Being the best plumber in the world is not the same as having the best plumbing company in the world.

Running a business is not easy and many do not know what they are getting into.

  1. You are following a trend

Now it’s cryptocurrencies, now real estate, now masks … You are not in business to add value or because you want to solve problems, you just want to take advantage of the speeding train.

The reality is that, if you are thinking about it, it is surely too late and it will overwhelm you.

This reason for failure when it comes to entrepreneurship is usually a combination of several that we have seen: you have no idea where you are getting into, you just want the money, etc.

  1. You can’t build a story around your idea

Let’s imagine for a second a company like the one in the previous point. You want to get into business just because it’s hot and you see an opportunity to make a quick buck.

Doesn’t sound very good as a story, does it?

Anyone who hears it, or is unable to pick up another when looking at that business, will not be particularly impressed, to put it diplomatically.

What’s more, that kind of story produces the opposite of what we want, an unreliable image.

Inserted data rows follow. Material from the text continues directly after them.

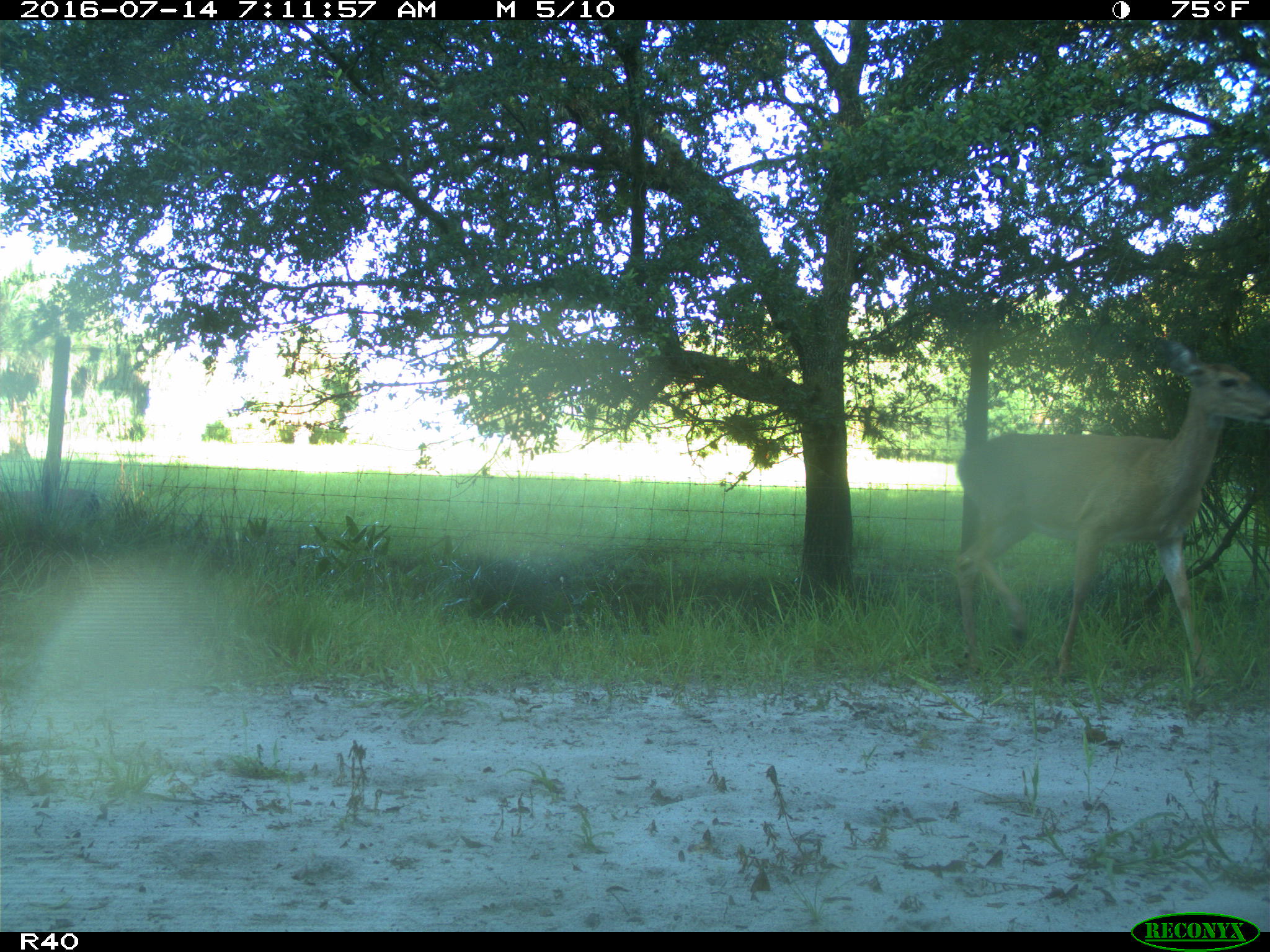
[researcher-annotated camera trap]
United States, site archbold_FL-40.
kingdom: Animalia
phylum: Chordata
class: Mammalia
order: Artiodactyla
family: Cervidae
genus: Odocoileus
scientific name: Odocoileus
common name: deer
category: unidentified deer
Unidentified deer (deer) (Odocoileus).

To many people this point seems something esoteric because they do not understand that history is the most important thing in marketing and will permeate everything that is done in that being, being the main foundation to be able to build a brand.

What is the origin of the business idea? Why was it born and with what motivations?

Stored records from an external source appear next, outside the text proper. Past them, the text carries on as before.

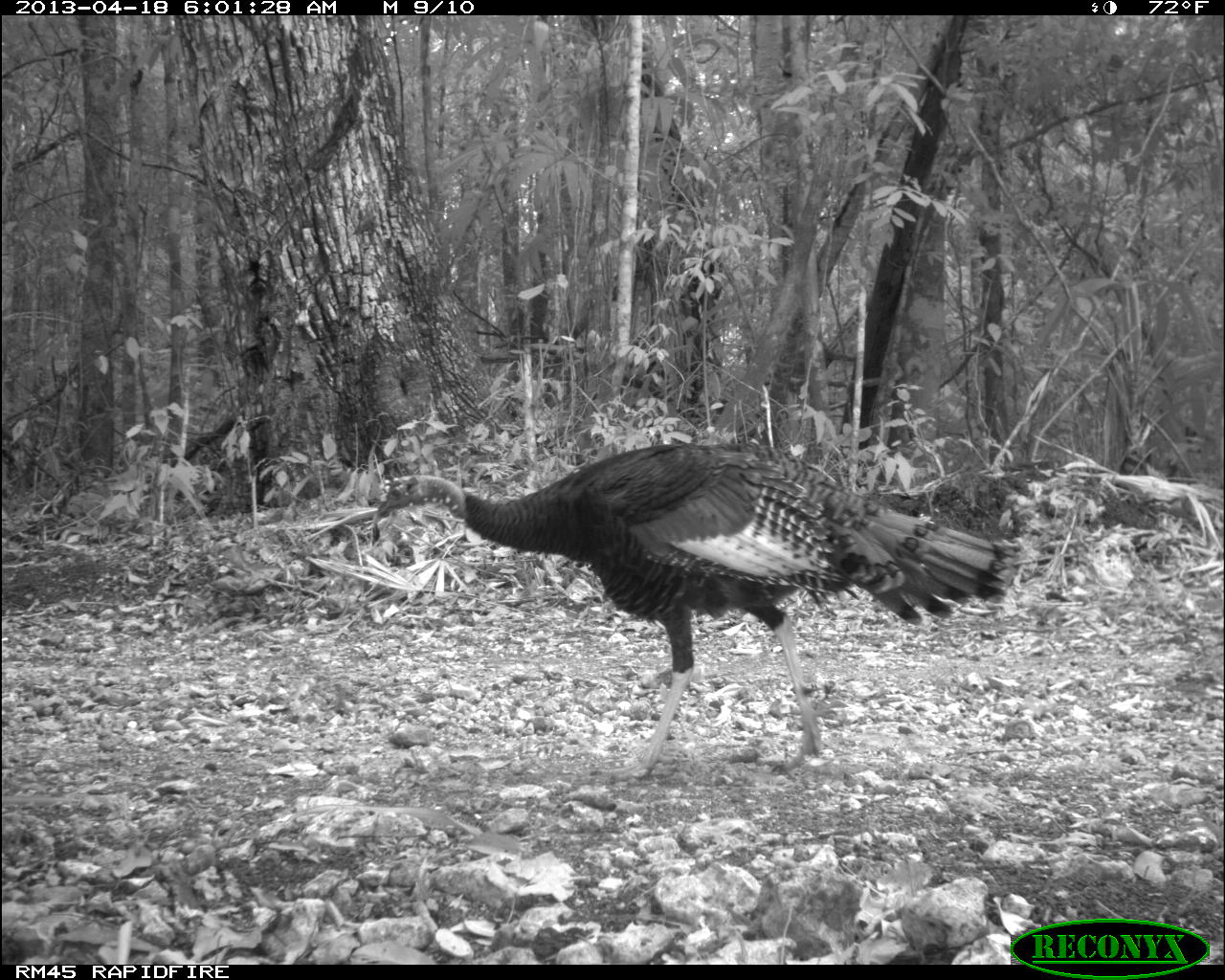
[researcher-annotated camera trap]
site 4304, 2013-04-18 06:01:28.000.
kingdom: Animalia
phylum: Chordata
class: Aves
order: Galliformes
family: Phasianidae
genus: Meleagris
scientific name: Meleagris ocellata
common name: ocellated turkey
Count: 1.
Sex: male.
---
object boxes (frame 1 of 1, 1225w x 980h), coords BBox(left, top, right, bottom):
meleagris ocellata: BBox(373, 441, 1021, 782)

Those are the foundations of a good story that we will develop over time and activity.

Marketing is usually the main problem for most companies and not having a story is not having the fundamental foundation on which to build your marketing.

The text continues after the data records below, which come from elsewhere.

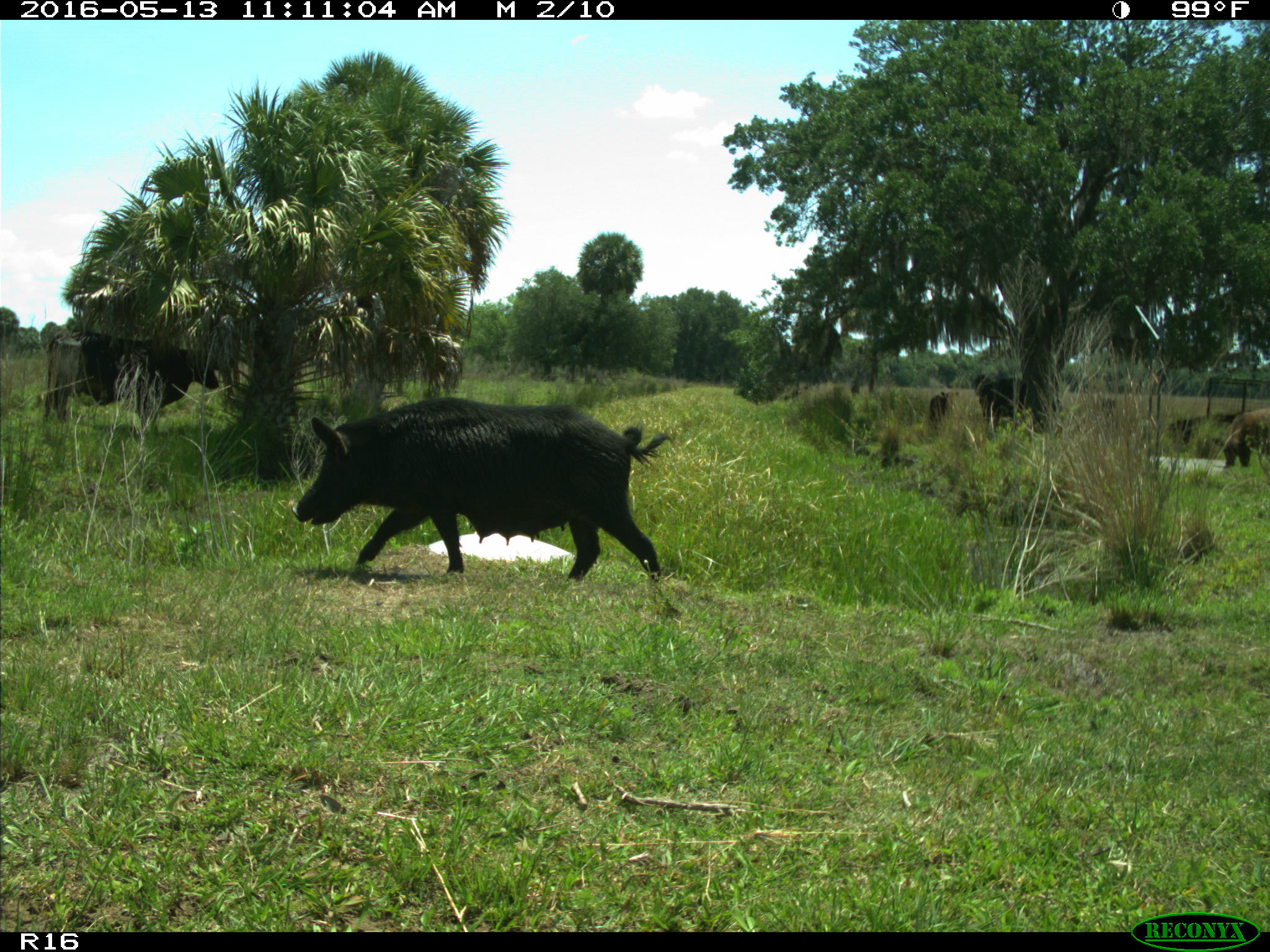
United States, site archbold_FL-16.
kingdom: Animalia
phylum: Chordata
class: Mammalia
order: Artiodactyla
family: Suidae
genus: Sus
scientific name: Sus scrofa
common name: wild boar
Sus scrofa (wild boar).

  1. You have the wrong market

The most important thing for a company to be successful is to choose the market well and it has:

  • An active demand.
  • A size is sufficient.
  • A wish for our focus.
  • That we can access those clients.

No matter how good they are, typewriters are no longer sold today and many businesses are trying to sell typewriters or just trying to sell to people who don’t buy.

  1. You are trying to change the market and its habits

Many companies believe that they are like Apple, capable of changing the market and its buying habits and desire.

But the market is like a sea and we are a ship. The ship cannot change the sea and I’m sorry, but we are not Apple.

So we will have no luck trying to change the habits of the market and, if the success of the business depends on that, we can prepare ourselves for failure.

  1. You are working on more than 1 thing at a time

Every entrepreneur has a thousand ideas in his head that attract and excite him. When she starts working on one, she crosses another that looks more attractive and goes after her.

The new is always more interesting because in our head everything is easier when we think about it and in reality, everything is more difficult when we do it.

To this is added that many entrepreneurs do not understand well the advice that you have to diversify and, again, what they do is spread little effort among too many things.

With that, you do not create an impact on any, or worse, you have 7 things, yes, but all half and none finished.

Focus like a laser on what is important, finish what you start, and get the product on the market as soon as possible.

We all think of ourselves as “good” in the idea phase, but the best get things done.

  1. There is no mass action approach

The reality is that to avoid all of the above, a massive action approach is required.

I want to put the emphasis on massive because today everything is going faster than ever and there is more competition than ever.

We underestimate the amount of action necessary to achieve our goals.

It is normal, we are people, we have that small cognitive defect. For this reason, the best are very inclined to action, not to think, to plan over and over again, to keep thinking, to ask for another opinion …

While we do that, the initiatives that do not fail have already taken to the water and have crossed half the pool.

If so, we will have to run to reach them.

These are not the only reasons why a business idea fails, but the truth is that they are the 15 that I have seen the most repeated in all these years.

By avoiding stepping on these mines, we are likely to reach our goal.